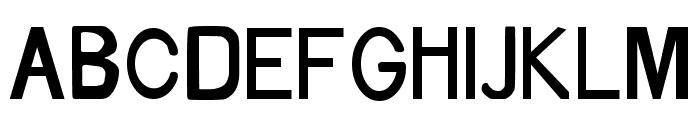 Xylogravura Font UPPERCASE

==

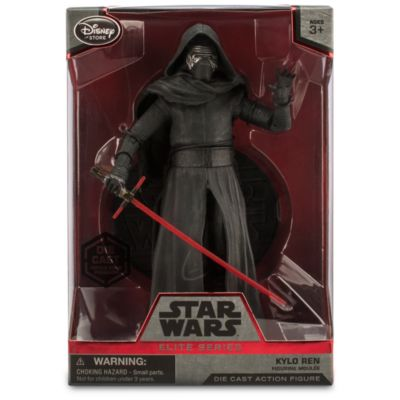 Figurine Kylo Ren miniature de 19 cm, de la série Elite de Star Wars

==

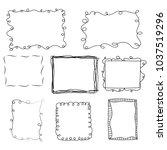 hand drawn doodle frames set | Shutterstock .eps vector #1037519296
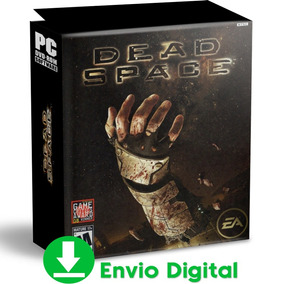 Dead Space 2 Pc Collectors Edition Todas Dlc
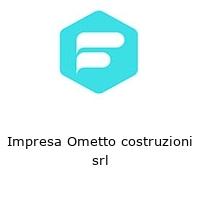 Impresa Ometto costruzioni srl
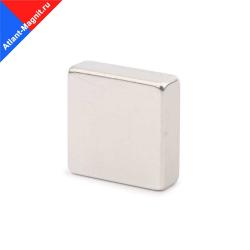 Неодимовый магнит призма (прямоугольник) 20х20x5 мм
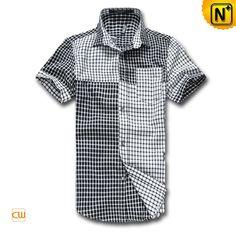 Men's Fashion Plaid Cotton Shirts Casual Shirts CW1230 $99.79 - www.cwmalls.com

## Task directions
In the listing above, find the line containing "Impresa Ometto costruzioni srl" and the line containing "Men's Fashion Plaid"; print those lines and every line between them exactly, leaving out pictures.

## Exercise output
 Impresa Ometto costruzioni srl
 Неодимовый магнит призма (прямоугольник) 20х20x5 мм
 Men's Fashion Plaid Cotton Shirts Casual Shirts CW1230 $99.79 - www.cwmalls.com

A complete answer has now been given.